Handmade materials come with its own set of flaws and its absolutely beautiful to run your hands through them and noting the handmade knots and stitches.

Try this: End of the day, sit on a linen bedding or mat and wriggle your toes. Take your focus to the point of contact. It feels really good. You may find this all too funny unless you actually open your mind and try it. Same goes for handmade fabric. Just notice the beautiful weave and you are instantly relaxed.

Create good views and take the view in

Taking a walk in nature certainly helps. But what do you do, when you are locked in day in day out? How do you not feel suffocated within the 4 walls? Create pockets of spaces in your home that are visually delightful. Add various textures, landscape and floral artwork, wall plates, patterns in your cushion and throws. Add a few plants and accents. Make it your happy corner.

Try this: Whenever you are feeling anxious, take a few deep breaths and sit near the visual corner. Once you are there, let your eyes wander around the space.
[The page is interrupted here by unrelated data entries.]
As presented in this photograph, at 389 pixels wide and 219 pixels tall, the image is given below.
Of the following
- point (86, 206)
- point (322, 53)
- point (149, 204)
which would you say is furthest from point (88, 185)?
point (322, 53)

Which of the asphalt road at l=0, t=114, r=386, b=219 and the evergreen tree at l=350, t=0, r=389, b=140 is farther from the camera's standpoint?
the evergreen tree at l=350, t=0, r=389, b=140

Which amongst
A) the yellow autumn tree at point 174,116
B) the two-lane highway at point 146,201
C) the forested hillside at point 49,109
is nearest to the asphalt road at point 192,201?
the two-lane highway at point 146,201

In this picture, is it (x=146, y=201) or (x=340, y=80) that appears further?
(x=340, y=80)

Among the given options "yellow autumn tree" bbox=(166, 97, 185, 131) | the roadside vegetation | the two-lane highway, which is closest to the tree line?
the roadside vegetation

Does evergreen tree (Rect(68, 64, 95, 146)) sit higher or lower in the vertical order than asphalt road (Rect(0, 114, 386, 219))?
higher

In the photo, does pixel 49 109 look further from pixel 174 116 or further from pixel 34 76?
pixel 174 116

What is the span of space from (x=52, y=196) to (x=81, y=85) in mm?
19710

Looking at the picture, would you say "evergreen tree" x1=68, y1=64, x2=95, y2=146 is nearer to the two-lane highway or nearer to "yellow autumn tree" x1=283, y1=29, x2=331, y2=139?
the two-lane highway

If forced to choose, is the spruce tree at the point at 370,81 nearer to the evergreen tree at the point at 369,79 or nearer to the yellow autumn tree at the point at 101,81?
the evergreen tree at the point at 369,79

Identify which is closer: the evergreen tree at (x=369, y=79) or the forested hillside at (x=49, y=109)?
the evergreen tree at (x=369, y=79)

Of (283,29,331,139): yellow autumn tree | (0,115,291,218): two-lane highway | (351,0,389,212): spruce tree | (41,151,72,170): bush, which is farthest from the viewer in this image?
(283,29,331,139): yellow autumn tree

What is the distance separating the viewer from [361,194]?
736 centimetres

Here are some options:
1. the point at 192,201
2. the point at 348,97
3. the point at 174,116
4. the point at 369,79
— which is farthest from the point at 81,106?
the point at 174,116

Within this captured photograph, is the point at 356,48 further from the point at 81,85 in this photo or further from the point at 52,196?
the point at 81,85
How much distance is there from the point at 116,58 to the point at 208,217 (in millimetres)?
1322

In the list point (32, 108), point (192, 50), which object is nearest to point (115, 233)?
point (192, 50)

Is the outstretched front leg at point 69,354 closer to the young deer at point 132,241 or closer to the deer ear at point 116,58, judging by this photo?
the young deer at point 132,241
Let it move naturally and let it go where it wants. Keep moving your eyes till you feel relaxed. Now, when you are doing this don’t rush to feel better. Take a minute for yourself. Take a cup of tea if you want and do it like those 5 minutes you would do nothing more useful. It helps.

Do something with your hands

Remember how a lot of us were baking breads when the pandemic hit us? It is probably because we were unknowingly “grounding” ourselves. Grounding is a technique where you use an activity to connect with the present moment and what better than baking a bread where our mind and our hands are in perfect harmony with each other? Right from forming the dough to noting the rise, to checking the springiness, then ofcourse that heavenly smell from the oven- making bread is very tactile and perhaps the best sort of tactile meditation. You can try painting, ceramic, carving or even changing the direction of your furniture.

Times are rough. A lot of us have lost our loved ones and it is difficult to feel at ease with the outpour of really depressing news day in, day out. It really shakes you with hats happening. And it will never probably be the same again. But truth also is, what is, is. If we take some time to slow down, accept the situation we are in, be mindful of the present and be slightly hopeful for the future, we can feel slightly better. And that’s all I strive for, everyday.

Meditation makes it possible for me. And I thought this will help you too.